- [YOUR OBJECTIVE] Output only the lines below that start at the line containing "Fonte de água para jardim em pedra" and end at the line containing "Tissu vert avec", with both ends kept.

- [MATERIAL SUPPLIED]
· · · · ·

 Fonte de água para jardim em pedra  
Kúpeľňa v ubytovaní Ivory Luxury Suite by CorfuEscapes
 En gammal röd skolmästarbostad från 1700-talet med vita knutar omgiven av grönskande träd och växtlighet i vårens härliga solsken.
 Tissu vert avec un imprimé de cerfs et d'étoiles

· · · · ·

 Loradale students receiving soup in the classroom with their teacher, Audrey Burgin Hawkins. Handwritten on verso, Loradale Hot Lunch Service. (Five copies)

· · · · ·

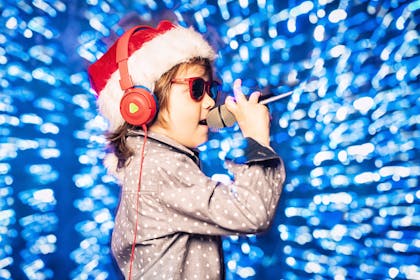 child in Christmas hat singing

· · · · ·

- [RESPONSE AREA]
 Fonte de água para jardim em pedra  
Kúpeľňa v ubytovaní Ivory Luxury Suite by CorfuEscapes
 En gammal röd skolmästarbostad från 1700-talet med vita knutar omgiven av grönskande träd och växtlighet i vårens härliga solsken.
 Tissu vert avec un imprimé de cerfs et d'étoiles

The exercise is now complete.